**Dataset extract**
════════════════

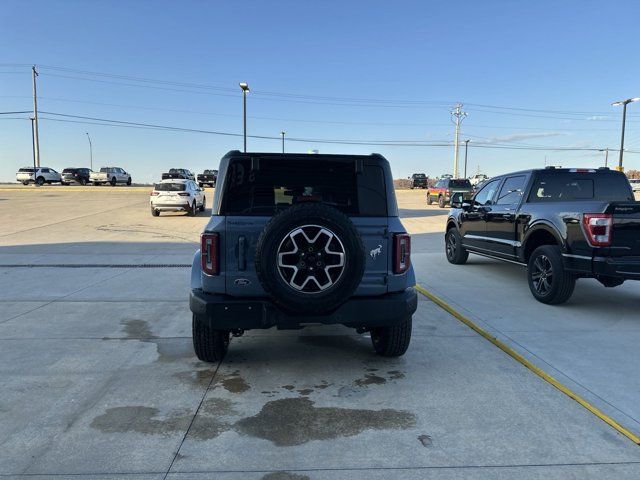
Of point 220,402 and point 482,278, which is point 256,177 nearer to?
point 220,402

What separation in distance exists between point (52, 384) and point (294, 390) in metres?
2.01

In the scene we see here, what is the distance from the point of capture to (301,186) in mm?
4570

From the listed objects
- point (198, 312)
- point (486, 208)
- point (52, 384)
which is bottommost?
point (52, 384)

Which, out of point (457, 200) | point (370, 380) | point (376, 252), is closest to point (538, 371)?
point (370, 380)

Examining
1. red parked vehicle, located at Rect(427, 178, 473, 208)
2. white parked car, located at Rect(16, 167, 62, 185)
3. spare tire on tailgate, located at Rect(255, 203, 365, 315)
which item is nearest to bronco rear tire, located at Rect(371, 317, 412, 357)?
spare tire on tailgate, located at Rect(255, 203, 365, 315)

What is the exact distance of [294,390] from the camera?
13.2ft

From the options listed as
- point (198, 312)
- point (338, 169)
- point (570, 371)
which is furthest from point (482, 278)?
point (198, 312)

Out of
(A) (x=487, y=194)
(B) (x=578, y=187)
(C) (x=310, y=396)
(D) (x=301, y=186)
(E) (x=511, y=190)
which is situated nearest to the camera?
(C) (x=310, y=396)

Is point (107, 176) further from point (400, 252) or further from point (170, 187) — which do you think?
point (400, 252)

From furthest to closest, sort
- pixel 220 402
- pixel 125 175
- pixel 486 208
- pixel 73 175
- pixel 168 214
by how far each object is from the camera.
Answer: pixel 125 175, pixel 73 175, pixel 168 214, pixel 486 208, pixel 220 402

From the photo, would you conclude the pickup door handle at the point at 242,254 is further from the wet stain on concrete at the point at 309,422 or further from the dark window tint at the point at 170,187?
the dark window tint at the point at 170,187

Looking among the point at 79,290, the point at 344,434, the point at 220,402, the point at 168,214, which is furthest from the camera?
the point at 168,214

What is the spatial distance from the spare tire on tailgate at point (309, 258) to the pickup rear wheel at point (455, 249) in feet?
22.7

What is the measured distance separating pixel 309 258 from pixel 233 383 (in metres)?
1.31
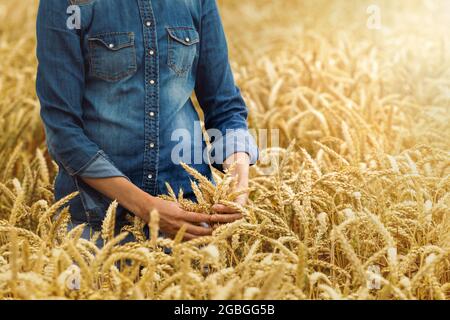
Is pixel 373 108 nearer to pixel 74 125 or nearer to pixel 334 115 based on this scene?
pixel 334 115

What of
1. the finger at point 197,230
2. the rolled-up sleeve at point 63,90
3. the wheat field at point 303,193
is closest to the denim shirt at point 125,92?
the rolled-up sleeve at point 63,90

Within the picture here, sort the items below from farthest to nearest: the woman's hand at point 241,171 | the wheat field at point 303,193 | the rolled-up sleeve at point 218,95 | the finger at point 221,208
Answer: the rolled-up sleeve at point 218,95 → the woman's hand at point 241,171 → the finger at point 221,208 → the wheat field at point 303,193

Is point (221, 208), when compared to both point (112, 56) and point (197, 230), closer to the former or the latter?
point (197, 230)

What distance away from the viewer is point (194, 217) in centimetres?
178

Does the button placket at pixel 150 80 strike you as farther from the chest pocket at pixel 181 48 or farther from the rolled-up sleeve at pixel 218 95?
the rolled-up sleeve at pixel 218 95

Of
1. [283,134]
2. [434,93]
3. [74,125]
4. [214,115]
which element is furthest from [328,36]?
[74,125]

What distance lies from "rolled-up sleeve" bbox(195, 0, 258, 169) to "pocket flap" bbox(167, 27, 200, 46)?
0.24 feet

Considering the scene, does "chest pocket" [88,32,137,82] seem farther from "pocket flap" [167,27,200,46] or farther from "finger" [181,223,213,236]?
"finger" [181,223,213,236]

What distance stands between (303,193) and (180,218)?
31 cm

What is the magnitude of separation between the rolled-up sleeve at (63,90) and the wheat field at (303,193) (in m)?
0.13

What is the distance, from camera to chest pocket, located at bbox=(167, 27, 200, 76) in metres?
1.92

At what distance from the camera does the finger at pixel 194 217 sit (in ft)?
5.82

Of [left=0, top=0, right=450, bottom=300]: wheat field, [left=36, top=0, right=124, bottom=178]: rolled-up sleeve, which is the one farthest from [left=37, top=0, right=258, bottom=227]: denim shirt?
[left=0, top=0, right=450, bottom=300]: wheat field

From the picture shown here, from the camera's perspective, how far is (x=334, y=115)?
106 inches
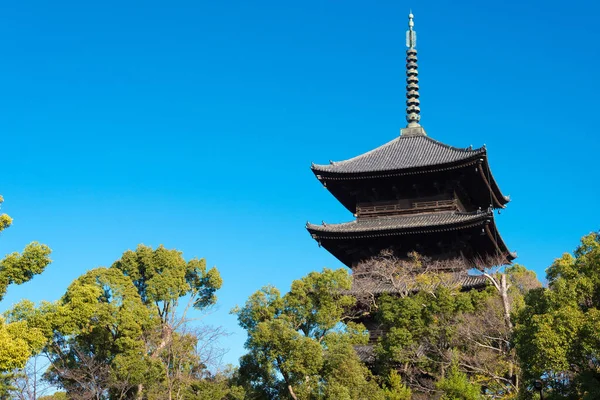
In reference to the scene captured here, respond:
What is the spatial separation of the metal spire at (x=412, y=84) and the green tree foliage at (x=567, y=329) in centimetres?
1969

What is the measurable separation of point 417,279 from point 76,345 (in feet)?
45.4

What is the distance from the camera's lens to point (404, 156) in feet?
113

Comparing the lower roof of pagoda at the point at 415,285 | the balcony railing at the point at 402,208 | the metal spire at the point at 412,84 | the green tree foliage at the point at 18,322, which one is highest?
the metal spire at the point at 412,84

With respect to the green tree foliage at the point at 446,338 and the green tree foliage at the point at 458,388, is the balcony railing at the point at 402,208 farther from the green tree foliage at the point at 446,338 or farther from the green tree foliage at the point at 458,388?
the green tree foliage at the point at 458,388

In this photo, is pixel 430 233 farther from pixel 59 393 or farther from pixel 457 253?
pixel 59 393

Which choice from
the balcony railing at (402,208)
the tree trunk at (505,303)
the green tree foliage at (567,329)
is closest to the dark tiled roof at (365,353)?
the tree trunk at (505,303)

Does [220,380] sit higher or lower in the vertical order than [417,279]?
lower

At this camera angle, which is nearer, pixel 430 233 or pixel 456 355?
pixel 456 355

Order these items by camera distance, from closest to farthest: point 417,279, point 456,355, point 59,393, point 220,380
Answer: point 456,355 < point 417,279 < point 220,380 < point 59,393

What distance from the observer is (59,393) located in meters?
34.4

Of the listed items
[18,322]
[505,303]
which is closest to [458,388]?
[505,303]

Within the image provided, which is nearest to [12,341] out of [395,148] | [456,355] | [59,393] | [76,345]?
[76,345]

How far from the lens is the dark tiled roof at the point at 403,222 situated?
100 ft

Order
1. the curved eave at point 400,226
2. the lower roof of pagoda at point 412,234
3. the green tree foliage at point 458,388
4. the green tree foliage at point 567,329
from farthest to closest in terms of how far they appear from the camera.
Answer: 1. the lower roof of pagoda at point 412,234
2. the curved eave at point 400,226
3. the green tree foliage at point 458,388
4. the green tree foliage at point 567,329
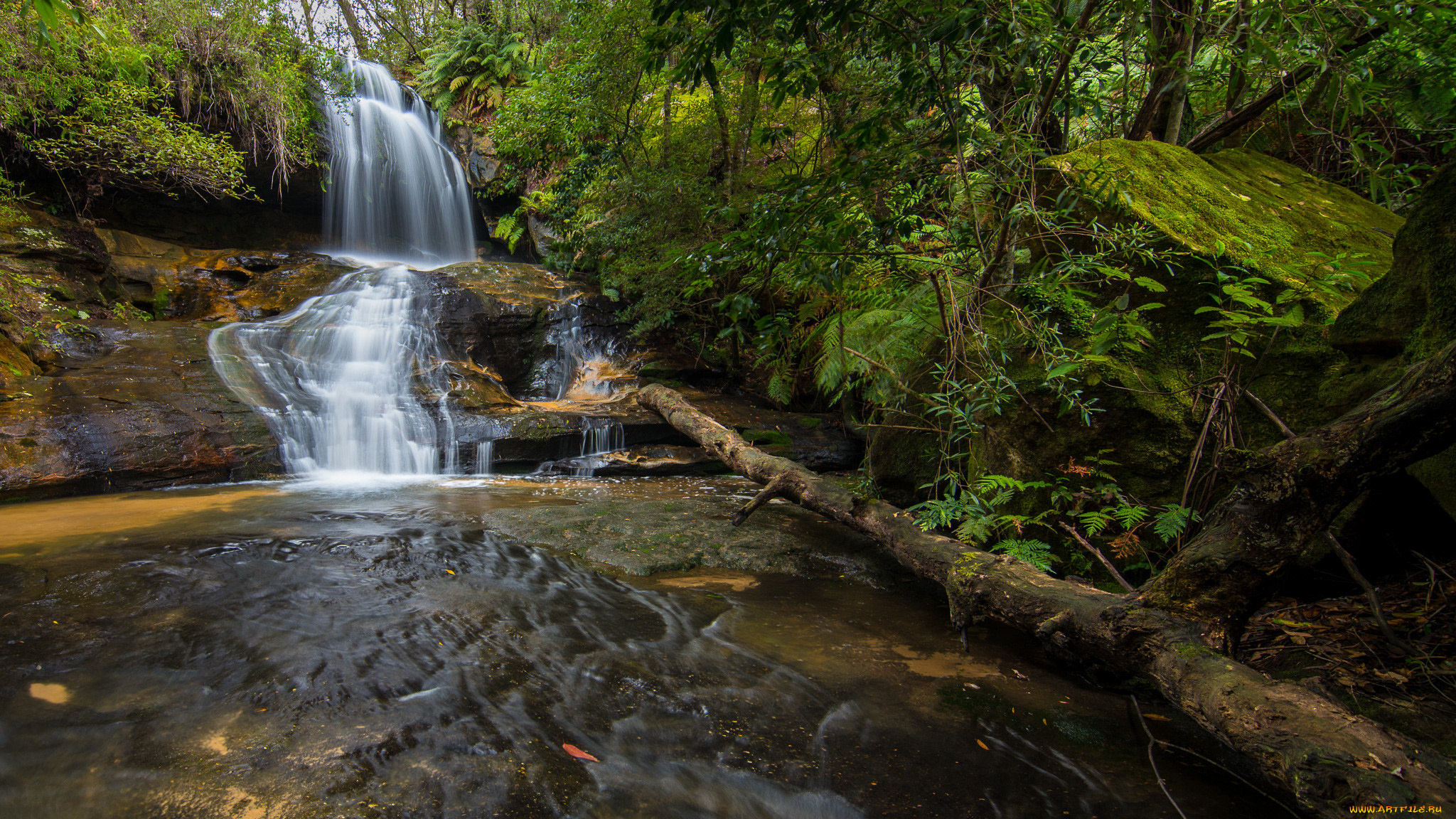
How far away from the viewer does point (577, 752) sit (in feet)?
7.02

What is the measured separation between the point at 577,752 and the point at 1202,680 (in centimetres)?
208

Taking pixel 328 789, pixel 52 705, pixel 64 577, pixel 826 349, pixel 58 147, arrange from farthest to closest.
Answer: pixel 58 147 < pixel 826 349 < pixel 64 577 < pixel 52 705 < pixel 328 789

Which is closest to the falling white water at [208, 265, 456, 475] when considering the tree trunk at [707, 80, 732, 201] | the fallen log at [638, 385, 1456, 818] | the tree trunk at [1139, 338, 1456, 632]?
the tree trunk at [707, 80, 732, 201]

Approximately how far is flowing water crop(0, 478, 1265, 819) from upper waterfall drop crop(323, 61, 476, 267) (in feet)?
43.8

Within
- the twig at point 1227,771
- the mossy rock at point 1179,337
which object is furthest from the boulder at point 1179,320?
the twig at point 1227,771

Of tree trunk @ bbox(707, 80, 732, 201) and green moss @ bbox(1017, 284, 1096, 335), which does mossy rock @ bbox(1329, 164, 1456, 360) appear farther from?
tree trunk @ bbox(707, 80, 732, 201)

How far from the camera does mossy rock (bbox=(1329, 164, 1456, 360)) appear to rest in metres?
2.26

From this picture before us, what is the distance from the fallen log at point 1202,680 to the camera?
147 centimetres

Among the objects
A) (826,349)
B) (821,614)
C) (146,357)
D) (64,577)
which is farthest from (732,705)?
(146,357)

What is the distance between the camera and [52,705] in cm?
208

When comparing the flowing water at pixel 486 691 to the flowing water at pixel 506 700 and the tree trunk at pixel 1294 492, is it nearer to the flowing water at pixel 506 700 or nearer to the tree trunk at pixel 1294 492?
the flowing water at pixel 506 700

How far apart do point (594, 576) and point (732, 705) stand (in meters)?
1.73

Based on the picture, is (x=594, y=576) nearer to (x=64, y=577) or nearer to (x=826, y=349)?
(x=64, y=577)

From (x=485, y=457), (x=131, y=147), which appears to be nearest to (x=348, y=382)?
(x=485, y=457)
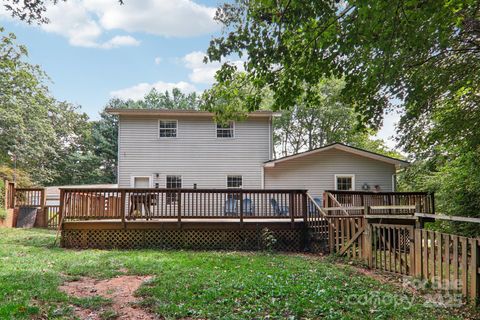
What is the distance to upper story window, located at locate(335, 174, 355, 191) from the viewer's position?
14.6 m

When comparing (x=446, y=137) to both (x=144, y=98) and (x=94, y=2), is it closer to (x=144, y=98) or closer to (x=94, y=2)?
(x=94, y=2)

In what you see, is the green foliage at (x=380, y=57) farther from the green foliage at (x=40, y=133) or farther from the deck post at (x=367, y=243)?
the green foliage at (x=40, y=133)

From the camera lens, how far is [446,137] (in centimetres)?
870

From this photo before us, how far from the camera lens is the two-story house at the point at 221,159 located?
14.1 metres

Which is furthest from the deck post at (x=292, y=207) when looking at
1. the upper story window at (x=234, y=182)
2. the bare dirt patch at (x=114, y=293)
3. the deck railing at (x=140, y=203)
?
the upper story window at (x=234, y=182)

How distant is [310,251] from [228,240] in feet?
7.33

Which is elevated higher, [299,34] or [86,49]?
[86,49]

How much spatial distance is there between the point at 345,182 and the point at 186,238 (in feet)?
27.4

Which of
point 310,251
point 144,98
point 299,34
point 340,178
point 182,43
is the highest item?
point 144,98

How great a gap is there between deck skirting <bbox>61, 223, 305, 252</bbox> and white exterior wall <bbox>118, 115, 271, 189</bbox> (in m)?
5.16

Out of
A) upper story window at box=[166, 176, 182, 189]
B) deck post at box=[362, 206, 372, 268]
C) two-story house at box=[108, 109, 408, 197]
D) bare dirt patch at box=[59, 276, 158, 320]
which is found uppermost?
two-story house at box=[108, 109, 408, 197]

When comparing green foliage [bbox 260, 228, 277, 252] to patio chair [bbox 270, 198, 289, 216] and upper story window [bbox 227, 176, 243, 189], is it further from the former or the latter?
upper story window [bbox 227, 176, 243, 189]

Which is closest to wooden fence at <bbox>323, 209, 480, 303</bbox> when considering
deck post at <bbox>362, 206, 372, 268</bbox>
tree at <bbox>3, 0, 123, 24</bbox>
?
deck post at <bbox>362, 206, 372, 268</bbox>

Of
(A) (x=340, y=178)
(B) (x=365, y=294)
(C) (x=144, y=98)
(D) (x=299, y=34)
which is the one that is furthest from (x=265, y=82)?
(C) (x=144, y=98)
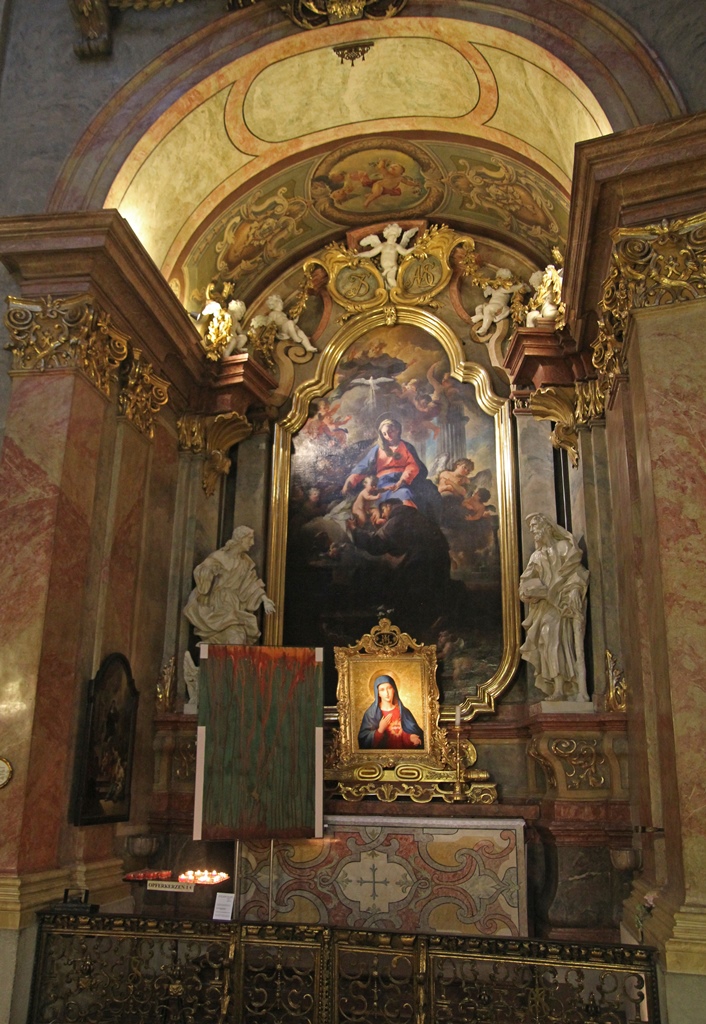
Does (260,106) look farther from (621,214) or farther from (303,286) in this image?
(621,214)

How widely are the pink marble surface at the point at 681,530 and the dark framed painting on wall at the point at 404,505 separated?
10.3 feet

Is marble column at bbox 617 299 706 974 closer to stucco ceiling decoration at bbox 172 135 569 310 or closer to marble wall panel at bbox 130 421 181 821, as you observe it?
stucco ceiling decoration at bbox 172 135 569 310

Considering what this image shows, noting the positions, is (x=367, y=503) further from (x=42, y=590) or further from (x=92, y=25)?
(x=92, y=25)

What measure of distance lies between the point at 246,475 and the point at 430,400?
2276mm

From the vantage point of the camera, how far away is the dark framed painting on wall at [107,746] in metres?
7.35

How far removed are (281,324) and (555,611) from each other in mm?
4739

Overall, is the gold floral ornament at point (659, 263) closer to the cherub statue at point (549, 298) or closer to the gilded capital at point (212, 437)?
the cherub statue at point (549, 298)

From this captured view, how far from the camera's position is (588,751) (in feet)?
26.2

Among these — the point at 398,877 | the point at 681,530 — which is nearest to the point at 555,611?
the point at 681,530

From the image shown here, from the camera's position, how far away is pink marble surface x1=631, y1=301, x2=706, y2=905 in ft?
18.5

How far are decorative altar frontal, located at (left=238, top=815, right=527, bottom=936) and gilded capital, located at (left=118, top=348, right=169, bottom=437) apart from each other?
13.4ft

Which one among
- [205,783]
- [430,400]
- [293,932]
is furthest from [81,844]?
[430,400]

════════════════

**Given exercise**
Only the lines from the one that contains "From this captured" to the end of the entries above should be given again, exactly and in full.

**Solution for this problem**
From this captured view, how far from the camera's position is (588,751) (in feet)?
26.2

Among these — the point at 398,877 | the point at 681,530 — which is nearest to the point at 555,611?
the point at 681,530

From the image shown here, from the camera's position, how far away is pink marble surface x1=631, y1=301, x2=706, y2=905 in ft?
18.5

How far are decorative altar frontal, located at (left=238, top=815, right=527, bottom=936) and gilded capital, located at (left=118, top=348, right=169, bottom=437) apart from each other?
13.4ft

Which one among
- [205,783]
- [430,400]
- [293,932]
is furthest from [81,844]?
[430,400]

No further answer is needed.